しかし、生徒とともに考え、対応する姿勢は、どの学校においても大切でしょう。
志を引き継ぐことは愉快
前任者の志を引き継ぐ取組は愉快でした。
自分一人の志ではなく、複数の人々の思いが込められた志なので、最後までやり抜く勇気が湧いてきました。
また、校長としての思いを伝えることの大切さや、生徒の思いを受け止め、返すことの大切さなどを体験することができました。
《心得20》教職員の思いを聞く
教頭が校長と思いを語り合うことも、前任者の志を引き継ぐことも、「言うは易く行うは難し」です。
しかし、互いの思いを大切にし、思いを共有することができたら、愉快な学校運営を体験できるような気がします。

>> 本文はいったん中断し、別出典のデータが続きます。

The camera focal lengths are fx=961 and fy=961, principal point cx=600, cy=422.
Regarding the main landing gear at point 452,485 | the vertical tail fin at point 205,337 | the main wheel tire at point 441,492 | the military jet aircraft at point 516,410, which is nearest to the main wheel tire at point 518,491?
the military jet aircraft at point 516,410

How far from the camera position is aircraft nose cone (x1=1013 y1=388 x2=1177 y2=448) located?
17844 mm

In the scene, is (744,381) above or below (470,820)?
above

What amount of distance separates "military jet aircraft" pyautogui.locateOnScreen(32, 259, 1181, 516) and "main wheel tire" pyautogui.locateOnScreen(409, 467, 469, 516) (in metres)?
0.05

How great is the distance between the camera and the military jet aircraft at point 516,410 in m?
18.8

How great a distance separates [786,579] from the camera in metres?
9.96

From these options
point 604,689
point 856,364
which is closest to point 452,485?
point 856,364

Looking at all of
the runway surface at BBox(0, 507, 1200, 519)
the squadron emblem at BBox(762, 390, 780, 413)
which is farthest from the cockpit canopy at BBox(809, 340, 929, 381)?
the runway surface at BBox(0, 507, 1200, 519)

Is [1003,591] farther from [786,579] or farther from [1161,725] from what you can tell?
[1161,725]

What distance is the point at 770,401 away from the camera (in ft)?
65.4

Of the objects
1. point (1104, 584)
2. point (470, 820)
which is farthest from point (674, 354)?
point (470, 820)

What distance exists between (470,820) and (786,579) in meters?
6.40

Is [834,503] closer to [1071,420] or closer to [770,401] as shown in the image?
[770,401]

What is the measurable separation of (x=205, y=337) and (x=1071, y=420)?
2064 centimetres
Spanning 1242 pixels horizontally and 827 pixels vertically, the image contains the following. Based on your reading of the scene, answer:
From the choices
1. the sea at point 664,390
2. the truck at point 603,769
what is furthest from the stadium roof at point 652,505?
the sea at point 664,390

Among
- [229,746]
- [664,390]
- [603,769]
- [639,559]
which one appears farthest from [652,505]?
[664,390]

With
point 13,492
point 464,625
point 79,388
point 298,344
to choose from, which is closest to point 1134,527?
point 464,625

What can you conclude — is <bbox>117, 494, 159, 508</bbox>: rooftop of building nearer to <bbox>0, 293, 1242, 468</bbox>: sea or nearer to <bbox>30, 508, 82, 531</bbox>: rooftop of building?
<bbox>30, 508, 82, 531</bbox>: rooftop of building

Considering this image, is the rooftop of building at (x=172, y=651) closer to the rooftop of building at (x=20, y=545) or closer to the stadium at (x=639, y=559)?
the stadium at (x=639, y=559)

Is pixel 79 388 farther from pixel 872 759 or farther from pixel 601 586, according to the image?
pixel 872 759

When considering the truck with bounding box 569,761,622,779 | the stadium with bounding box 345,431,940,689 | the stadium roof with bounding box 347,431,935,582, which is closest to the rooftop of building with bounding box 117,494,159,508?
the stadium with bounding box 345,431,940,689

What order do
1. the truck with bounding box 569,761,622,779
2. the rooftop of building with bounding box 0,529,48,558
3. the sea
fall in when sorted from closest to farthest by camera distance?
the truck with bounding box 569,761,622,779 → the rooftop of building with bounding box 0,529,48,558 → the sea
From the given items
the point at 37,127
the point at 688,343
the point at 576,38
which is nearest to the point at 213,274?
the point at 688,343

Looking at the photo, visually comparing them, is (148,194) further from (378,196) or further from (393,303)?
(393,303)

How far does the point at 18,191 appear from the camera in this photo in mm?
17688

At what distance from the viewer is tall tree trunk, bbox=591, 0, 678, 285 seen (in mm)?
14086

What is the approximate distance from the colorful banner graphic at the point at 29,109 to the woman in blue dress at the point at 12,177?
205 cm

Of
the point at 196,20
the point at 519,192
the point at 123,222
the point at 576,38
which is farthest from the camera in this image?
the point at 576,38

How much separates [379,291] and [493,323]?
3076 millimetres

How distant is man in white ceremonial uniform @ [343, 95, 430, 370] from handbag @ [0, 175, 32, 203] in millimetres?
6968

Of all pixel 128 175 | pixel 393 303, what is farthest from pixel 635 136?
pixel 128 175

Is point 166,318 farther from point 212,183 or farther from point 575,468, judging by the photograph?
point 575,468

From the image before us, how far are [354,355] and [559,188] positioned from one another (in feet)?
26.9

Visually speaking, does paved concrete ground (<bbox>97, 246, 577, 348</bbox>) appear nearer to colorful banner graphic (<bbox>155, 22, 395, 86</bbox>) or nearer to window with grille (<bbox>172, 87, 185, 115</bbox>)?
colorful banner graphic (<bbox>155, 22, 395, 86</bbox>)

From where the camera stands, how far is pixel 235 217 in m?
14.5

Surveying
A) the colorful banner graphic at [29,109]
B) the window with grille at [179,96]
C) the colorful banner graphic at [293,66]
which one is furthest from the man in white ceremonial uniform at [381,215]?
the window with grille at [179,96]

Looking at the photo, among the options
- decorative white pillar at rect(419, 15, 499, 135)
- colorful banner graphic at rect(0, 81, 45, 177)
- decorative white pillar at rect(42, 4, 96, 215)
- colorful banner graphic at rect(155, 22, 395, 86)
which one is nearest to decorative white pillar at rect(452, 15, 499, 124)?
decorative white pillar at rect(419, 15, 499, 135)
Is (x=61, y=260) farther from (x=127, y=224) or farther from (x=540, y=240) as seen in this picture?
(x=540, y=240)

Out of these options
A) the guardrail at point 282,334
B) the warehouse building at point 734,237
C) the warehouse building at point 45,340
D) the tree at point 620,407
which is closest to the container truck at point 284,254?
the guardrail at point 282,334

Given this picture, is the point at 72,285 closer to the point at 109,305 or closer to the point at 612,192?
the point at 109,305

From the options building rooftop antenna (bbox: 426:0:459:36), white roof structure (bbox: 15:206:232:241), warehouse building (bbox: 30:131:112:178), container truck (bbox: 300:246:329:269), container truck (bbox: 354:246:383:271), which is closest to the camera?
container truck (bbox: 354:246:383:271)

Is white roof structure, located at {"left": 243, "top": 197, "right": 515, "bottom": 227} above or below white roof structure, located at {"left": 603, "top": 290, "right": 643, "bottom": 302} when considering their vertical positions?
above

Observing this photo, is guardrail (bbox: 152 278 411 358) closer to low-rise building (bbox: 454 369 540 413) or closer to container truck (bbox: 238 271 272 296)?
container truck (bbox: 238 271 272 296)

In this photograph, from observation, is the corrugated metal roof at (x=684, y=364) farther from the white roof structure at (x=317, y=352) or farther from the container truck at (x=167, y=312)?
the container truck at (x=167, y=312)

T高校の校長になったとき、4月から5月にかけ、全教職員と一人1時間以上の面談を実施しました。
T高校のよさや課題、課題の改善案などを聞きたいということで始めましたが、ほとんど雑談で終わったように記憶しています。
しかし、当時の教頭から「あの面談から教職員が校長を受け入れたように思います。私も校長になったら見習います」とほめてもらいました。
「教職員の思いを聞く」を心得としたのは、もっと教職員の思いを聞けばよかったとの私自身の反省からです。
教職員が管理職に思いを語るようになるには、相互信頼の関係を築かなければなりません。
相互信頼を築くために管理職としてどう行動を起こせばよいかと必死に考え、実際に実行できたら、おそらく愉快かつ爽快です。
基本の型を身につける「春」
基本の型を身につける「春」も「冬」と同様にしんどい季節です。頭で理解するだけでは身につきません。
身につけるためには、継続してやり続けなければなりません。
しんどいのですが、身につけば、苦もなくできるようになり、役にも立ちます。役に立てば、愉快になってきます。
ところで、「継続する」や「志を継ぐ」を身につけるだけでもすばらしいことなのですが、まだ入り口に過ぎません。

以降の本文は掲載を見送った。